§ **Try it**:
Please copy exactly the line containing "Кімната в Вінниці, район" and every line after it, through the last line of the records below, leaving out all pictures.

§ **Brief descriptive captions**:
____

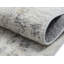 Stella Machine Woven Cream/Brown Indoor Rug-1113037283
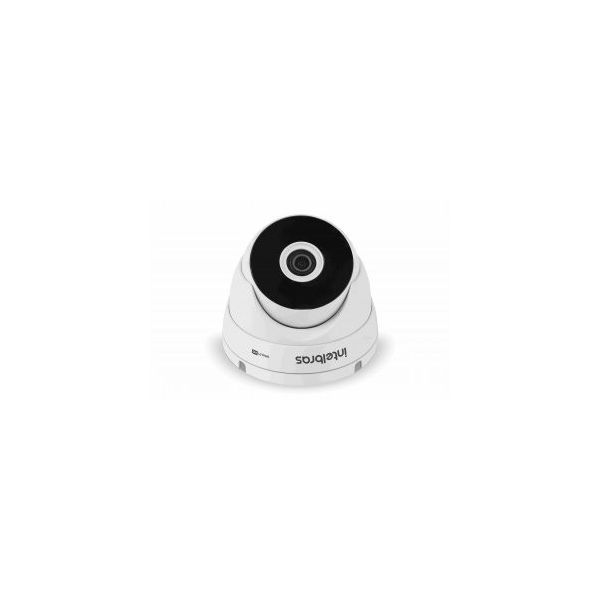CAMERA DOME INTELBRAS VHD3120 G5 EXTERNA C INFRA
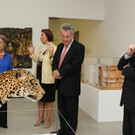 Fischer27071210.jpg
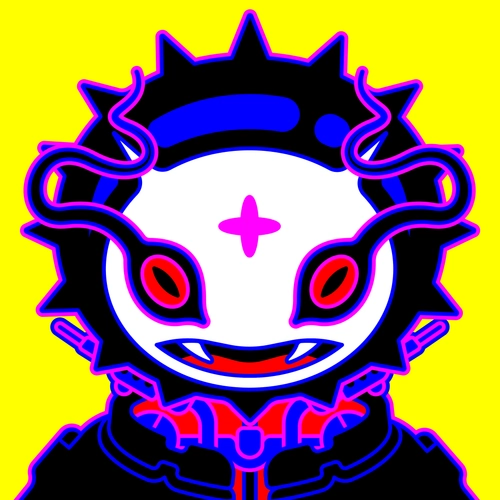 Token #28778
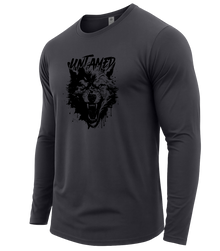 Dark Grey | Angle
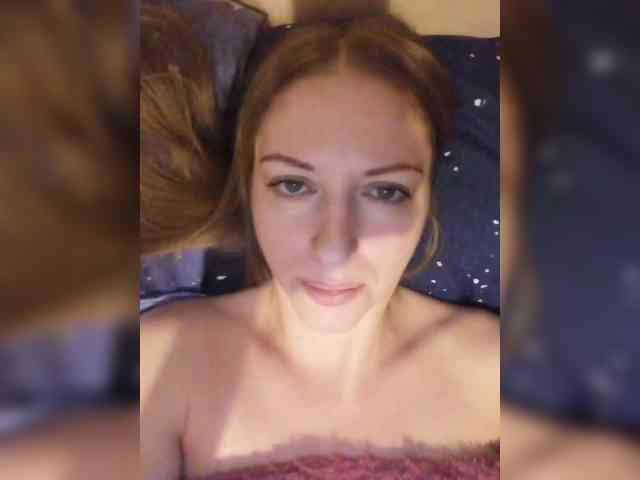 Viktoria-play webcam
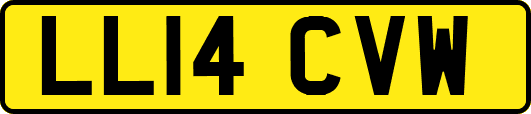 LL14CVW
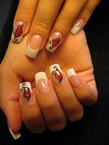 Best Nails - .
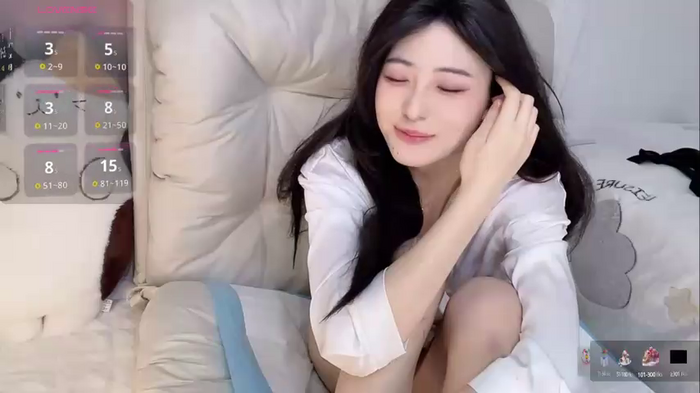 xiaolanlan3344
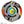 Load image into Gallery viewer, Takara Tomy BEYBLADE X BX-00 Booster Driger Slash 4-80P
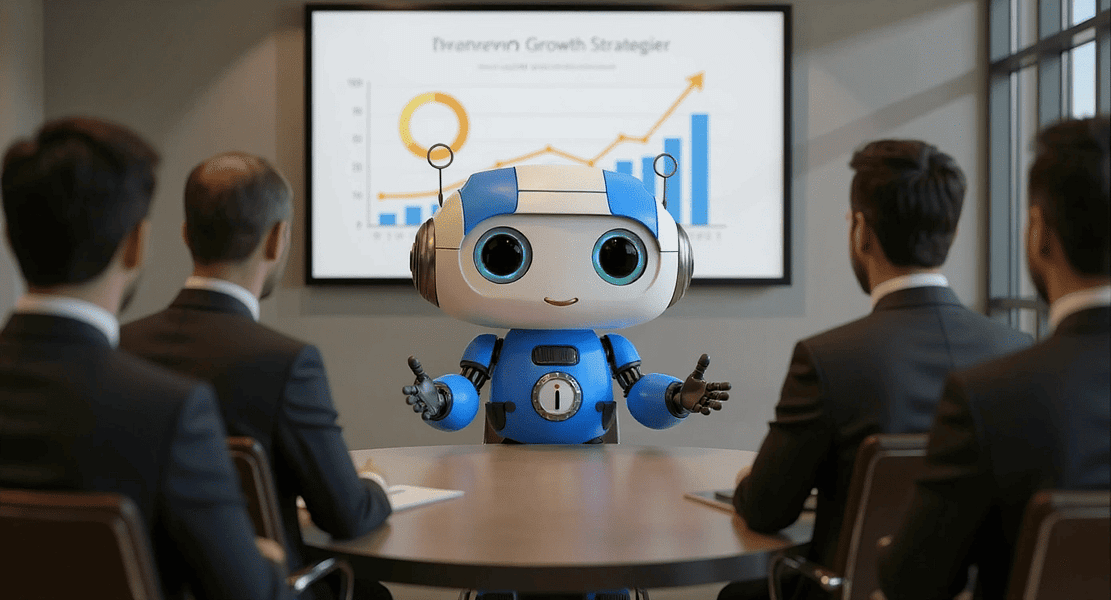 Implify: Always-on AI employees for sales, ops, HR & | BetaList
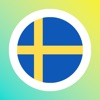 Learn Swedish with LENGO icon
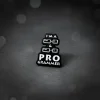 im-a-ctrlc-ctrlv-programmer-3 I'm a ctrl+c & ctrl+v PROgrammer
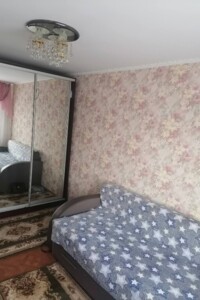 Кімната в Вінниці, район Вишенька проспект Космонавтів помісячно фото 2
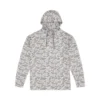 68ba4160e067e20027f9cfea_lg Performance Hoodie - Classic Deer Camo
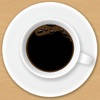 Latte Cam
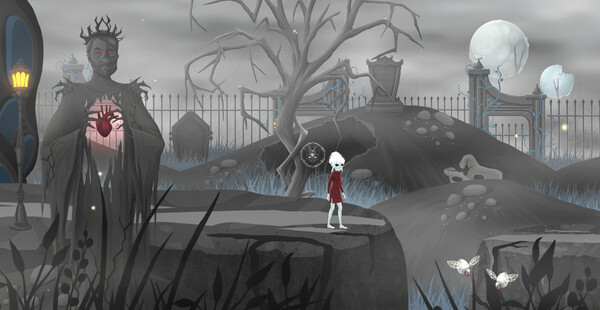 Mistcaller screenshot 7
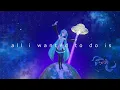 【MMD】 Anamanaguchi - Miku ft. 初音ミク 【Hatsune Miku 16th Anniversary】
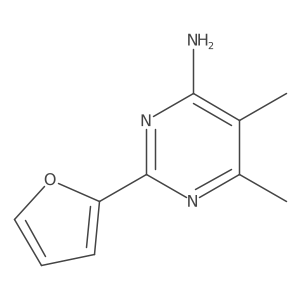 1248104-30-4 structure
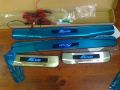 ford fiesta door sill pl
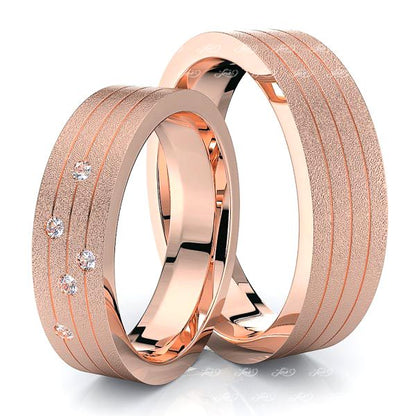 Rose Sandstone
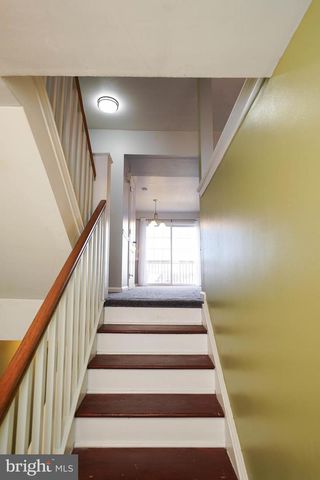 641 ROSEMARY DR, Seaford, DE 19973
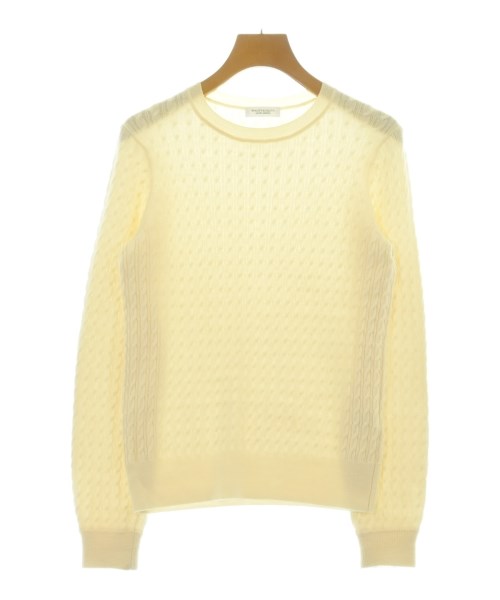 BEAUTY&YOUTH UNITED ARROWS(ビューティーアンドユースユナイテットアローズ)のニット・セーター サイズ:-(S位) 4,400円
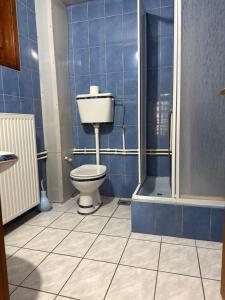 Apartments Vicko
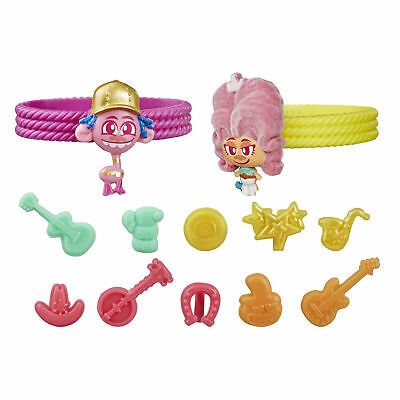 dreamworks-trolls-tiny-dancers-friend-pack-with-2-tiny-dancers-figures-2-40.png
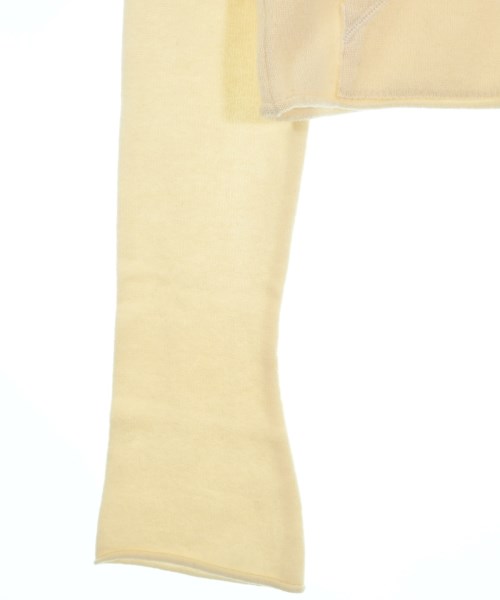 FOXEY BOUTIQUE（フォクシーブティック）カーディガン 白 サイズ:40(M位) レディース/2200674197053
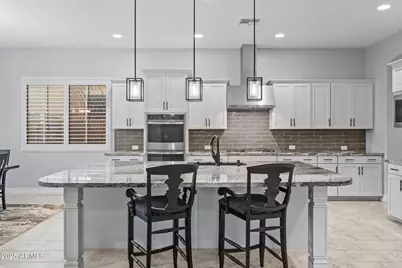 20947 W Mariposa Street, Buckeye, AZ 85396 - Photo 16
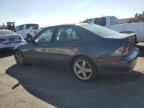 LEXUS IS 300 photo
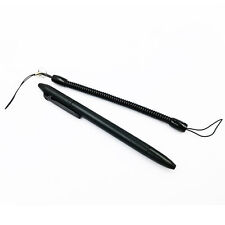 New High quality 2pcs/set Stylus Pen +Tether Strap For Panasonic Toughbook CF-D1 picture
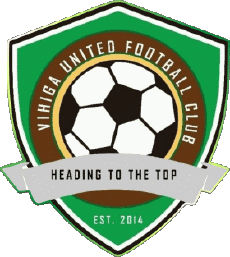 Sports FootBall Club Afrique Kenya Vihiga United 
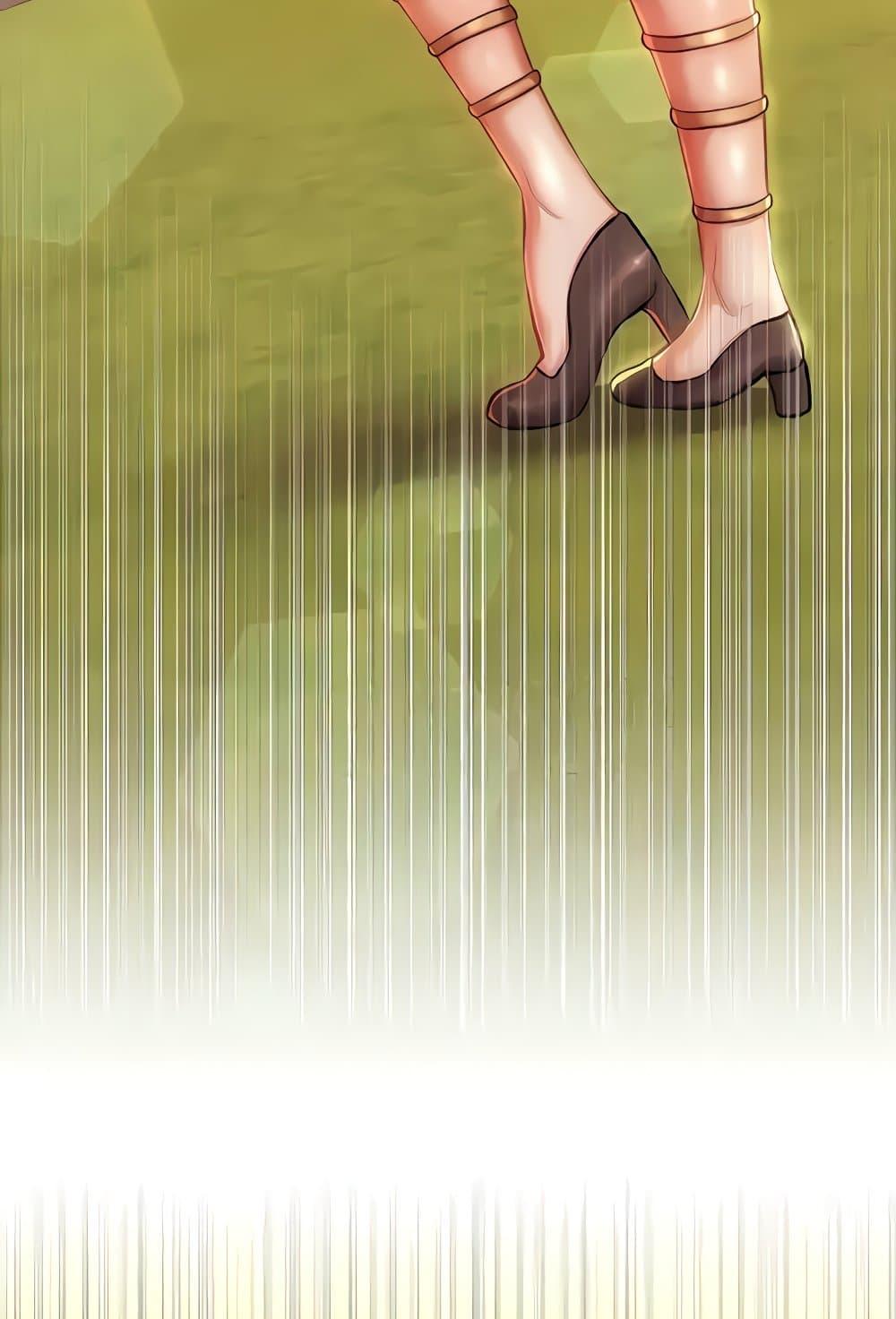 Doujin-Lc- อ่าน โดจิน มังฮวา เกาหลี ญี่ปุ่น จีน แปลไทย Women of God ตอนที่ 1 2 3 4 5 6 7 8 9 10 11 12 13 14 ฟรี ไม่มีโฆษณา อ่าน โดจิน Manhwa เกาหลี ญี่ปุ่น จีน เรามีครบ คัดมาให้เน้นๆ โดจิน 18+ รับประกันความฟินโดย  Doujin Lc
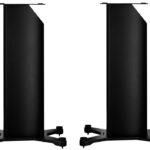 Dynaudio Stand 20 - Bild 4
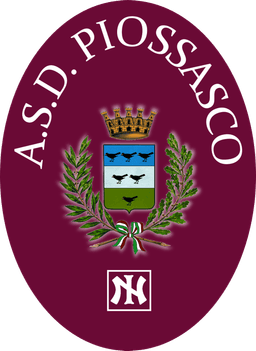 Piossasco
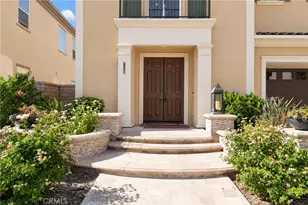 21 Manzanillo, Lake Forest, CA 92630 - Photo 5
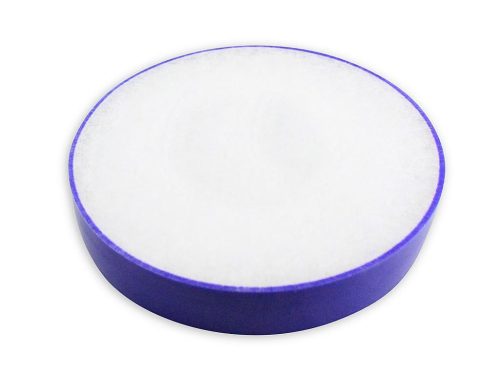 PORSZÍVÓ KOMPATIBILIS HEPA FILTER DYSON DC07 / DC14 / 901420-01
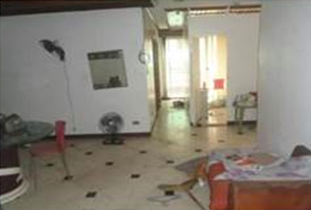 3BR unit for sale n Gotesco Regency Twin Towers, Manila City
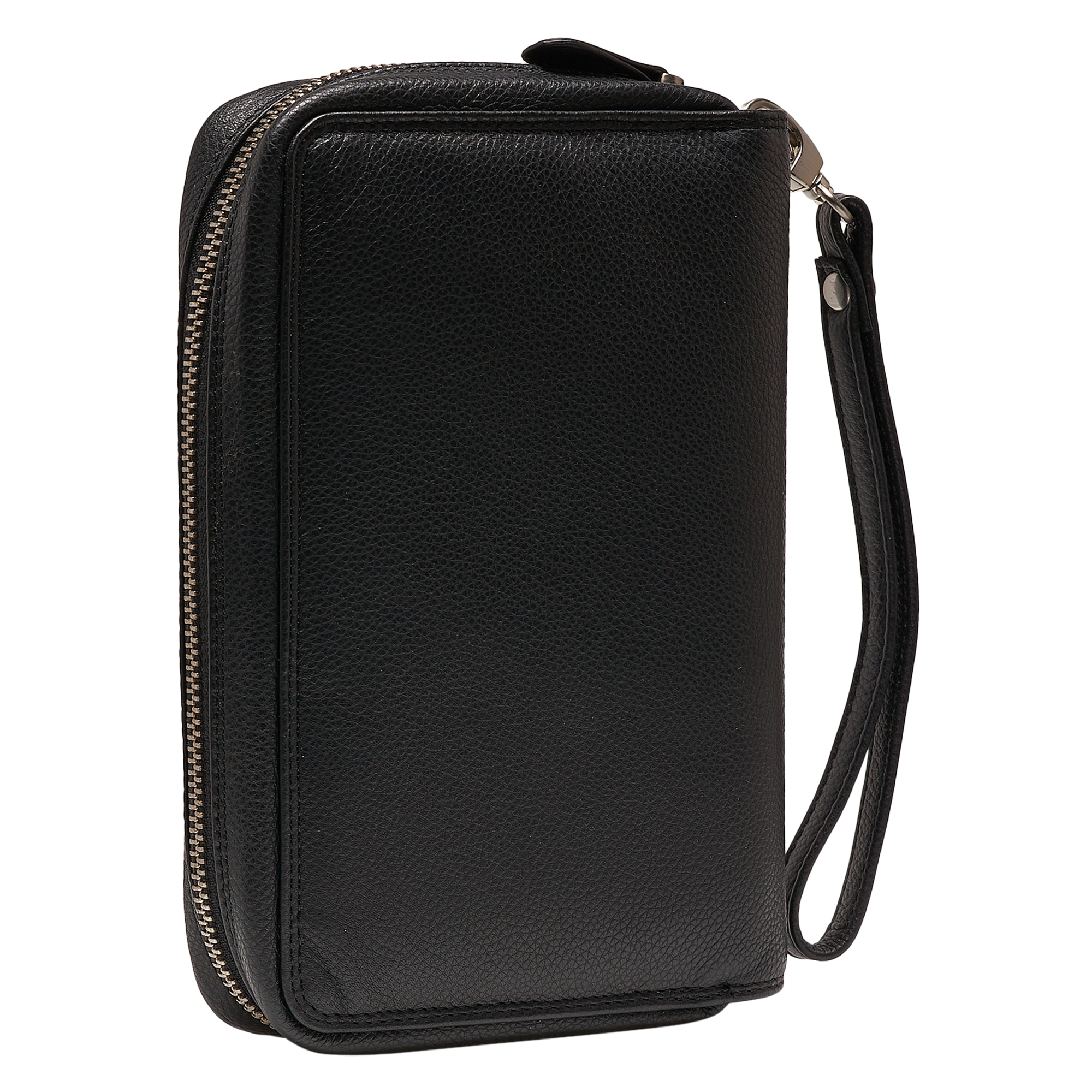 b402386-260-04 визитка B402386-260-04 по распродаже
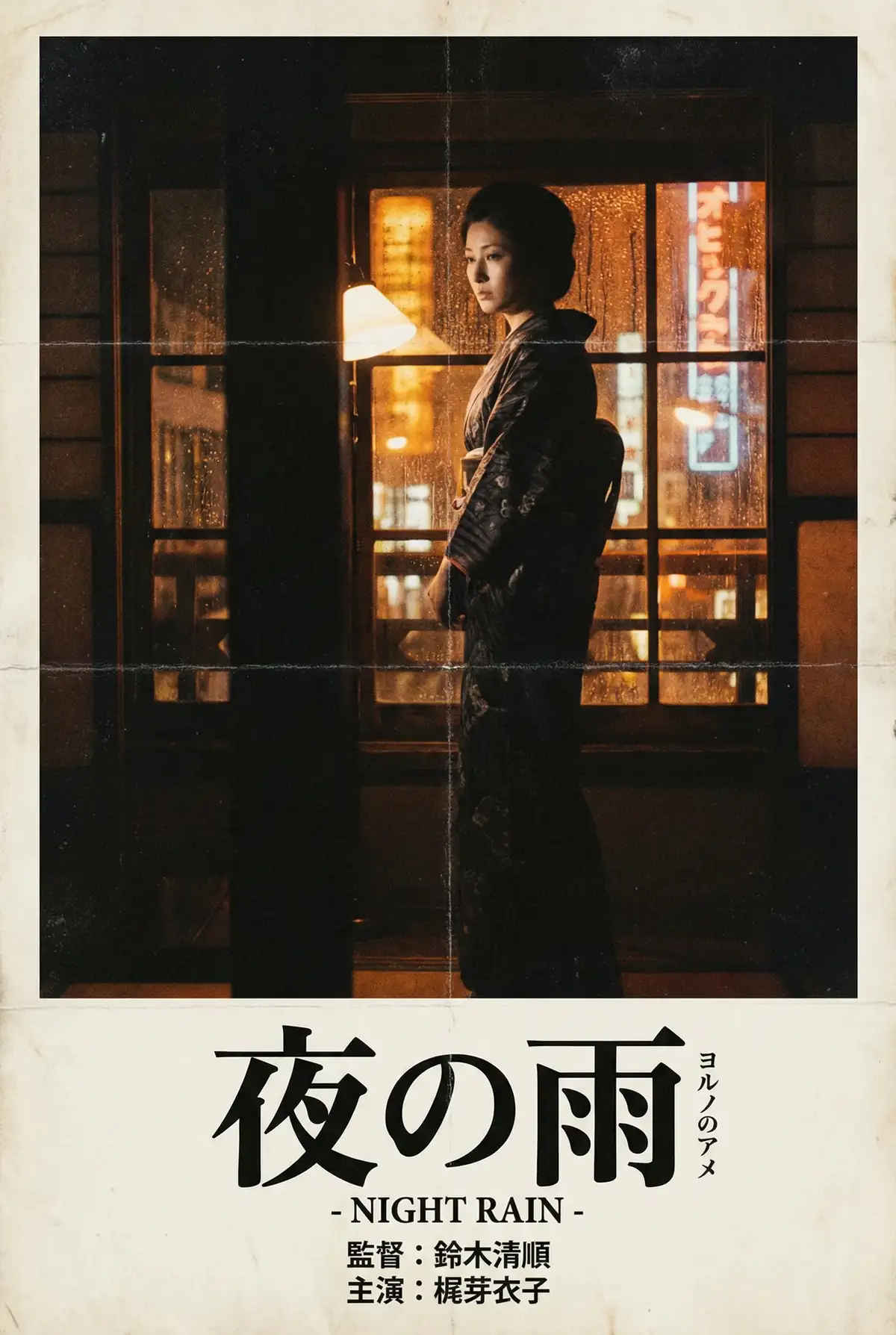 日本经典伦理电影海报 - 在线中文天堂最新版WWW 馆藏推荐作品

____

§ **Answer for this exercise**:
 Кімната в Вінниці, район Вишенька проспект Космонавтів помісячно фото 2
 68ba4160e067e20027f9cfea_lg Performance Hoodie - Classic Deer Camo
 Latte Cam
 Mistcaller screenshot 7
 【MMD】 Anamanaguchi - Miku ft. 初音ミク 【Hatsune Miku 16th Anniversary】
 1248104-30-4 structure
 ford fiesta door sill pl
 Rose Sandstone
 641 ROSEMARY DR, Seaford, DE 19973
 BEAUTY&YOUTH UNITED ARROWS(ビューティーアンドユースユナイテットアローズ)のニット・セーター サイズ:-(S位) 4,400円
 Apartments Vicko
 dreamworks-trolls-tiny-dancers-friend-pack-with-2-tiny-dancers-figures-2-40.png
 FOXEY BOUTIQUE（フォクシーブティック）カーディガン 白 サイズ:40(M位) レディース/2200674197053
 20947 W Mariposa Street, Buckeye, AZ 85396 - Photo 16
 LEXUS IS 300 photo
 New High quality 2pcs/set Stylus Pen +Tether Strap For Panasonic Toughbook CF-D1 picture
 Sports FootBall Club Afrique Kenya Vihiga United 
 Doujin-Lc- อ่าน โดจิน มังฮวา เกาหลี ญี่ปุ่น จีน แปลไทย Women of God ตอนที่ 1 2 3 4 5 6 7 8 9 10 11 12 13 14 ฟรี ไม่มีโฆษณา อ่าน โดจิน Manhwa เกาหลี ญี่ปุ่น จีน เรามีครบ คัดมาให้เน้นๆ โดจิน 18+ รับประกันความฟินโดย  Doujin Lc
 Dynaudio Stand 20 - Bild 4
 Piossasco
 21 Manzanillo, Lake Forest, CA 92630 - Photo 5
 PORSZÍVÓ KOMPATIBILIS HEPA FILTER DYSON DC07 / DC14 / 901420-01
 3BR unit for sale n Gotesco Regency Twin Towers, Manila City
 b402386-260-04 визитка B402386-260-04 по распродаже
 日本经典伦理电影海报 - 在线中文天堂最新版WWW 馆藏推荐作品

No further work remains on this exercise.